WORK REQUIRED:
Copy out the listing that follows, exactly, without its pictures.

- Opening Delimiter -

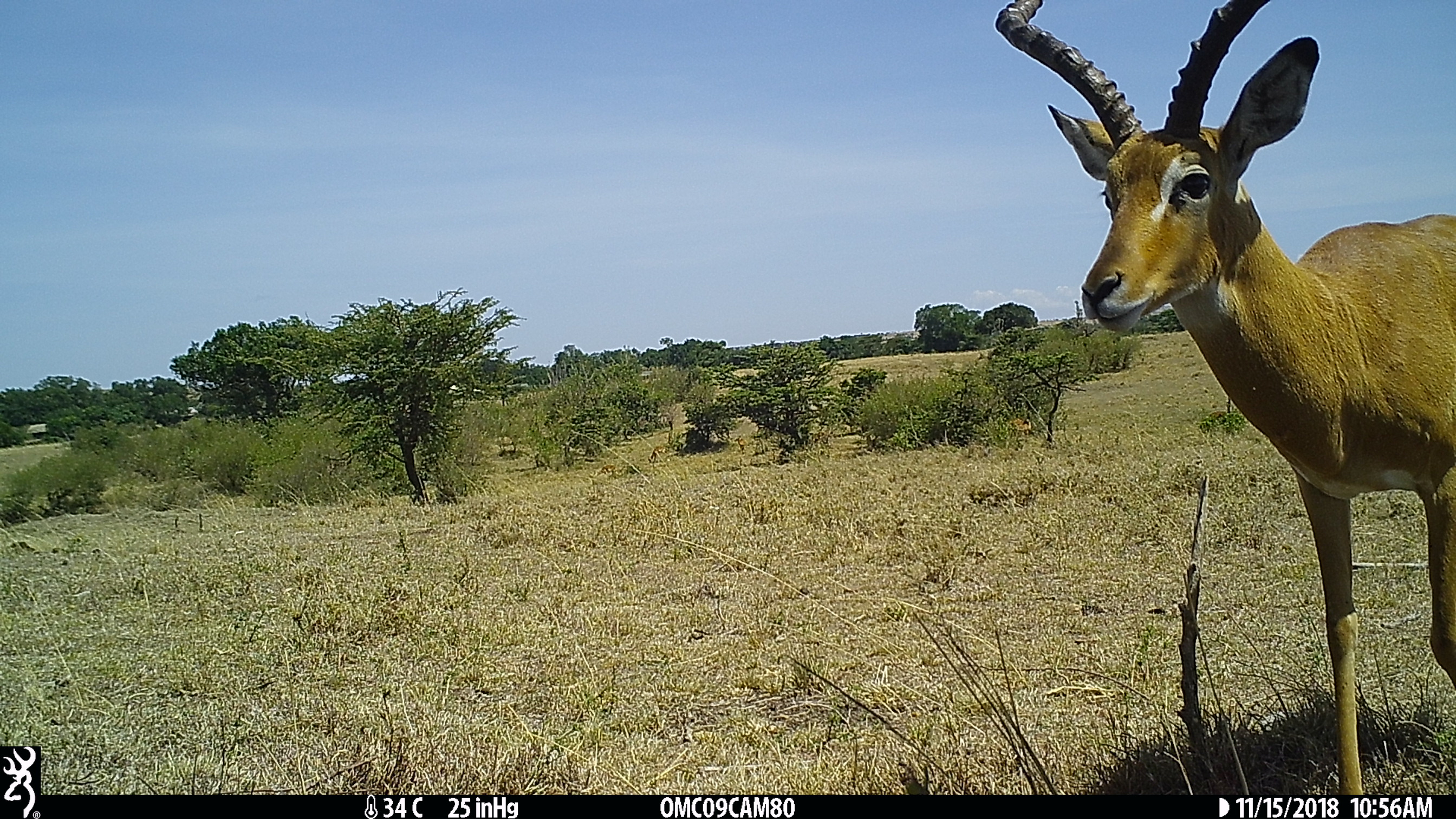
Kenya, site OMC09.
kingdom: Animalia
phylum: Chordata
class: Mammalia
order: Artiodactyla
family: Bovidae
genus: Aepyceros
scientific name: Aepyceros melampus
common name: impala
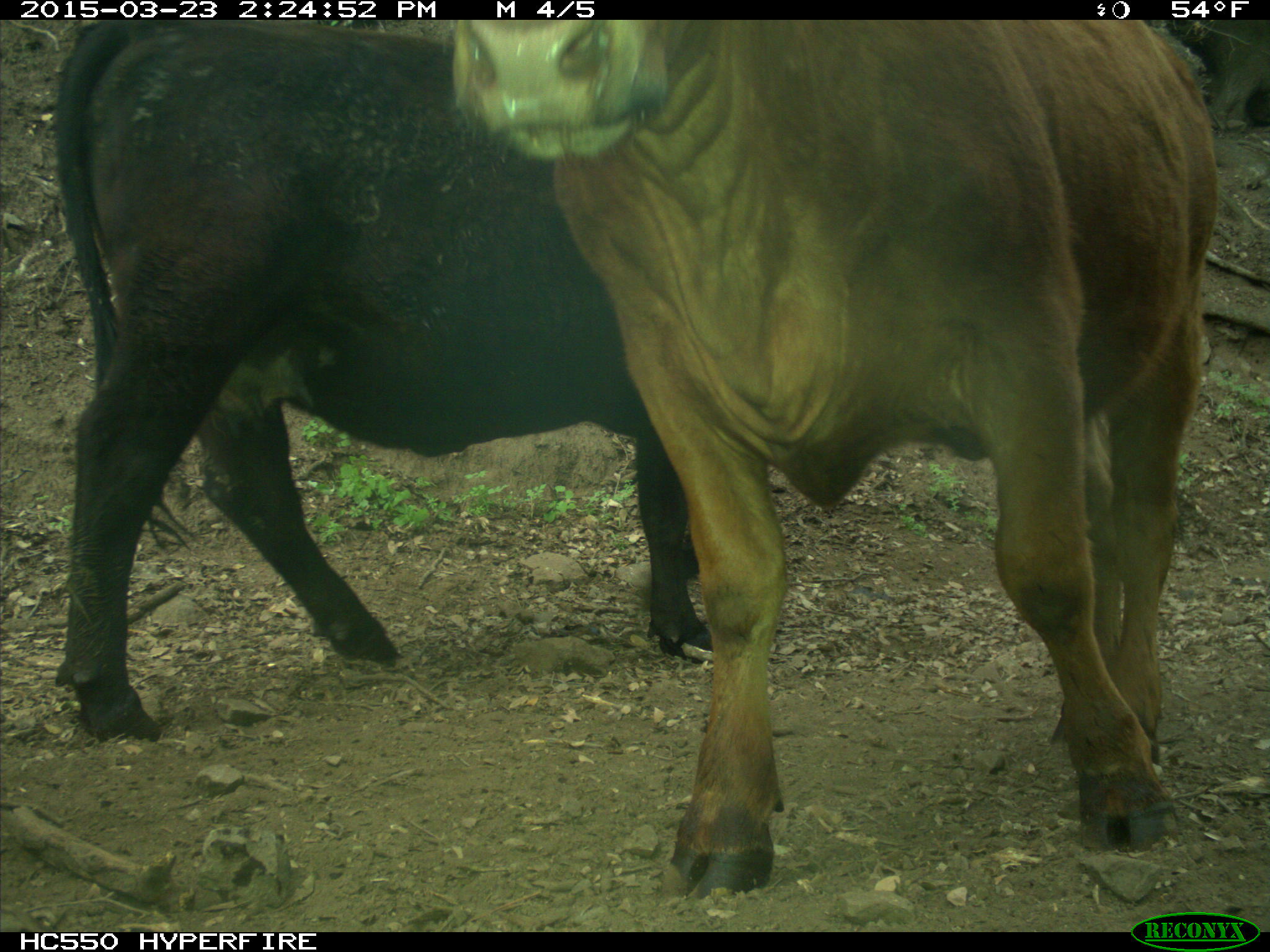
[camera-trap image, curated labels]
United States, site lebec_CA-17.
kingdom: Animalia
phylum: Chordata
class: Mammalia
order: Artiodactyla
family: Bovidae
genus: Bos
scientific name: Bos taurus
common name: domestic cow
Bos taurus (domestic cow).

- Closing Delimiter -

TASK RESPONSE:
Kenya, site OMC09.
kingdom: Animalia
phylum: Chordata
class: Mammalia
order: Artiodactyla
family: Bovidae
genus: Aepyceros
scientific name: Aepyceros melampus
common name: impala
[camera-trap image, curated labels]
United States, site lebec_CA-17.
kingdom: Animalia
phylum: Chordata
class: Mammalia
order: Artiodactyla
family: Bovidae
genus: Bos
scientific name: Bos taurus
common name: domestic cow
Bos taurus (domestic cow).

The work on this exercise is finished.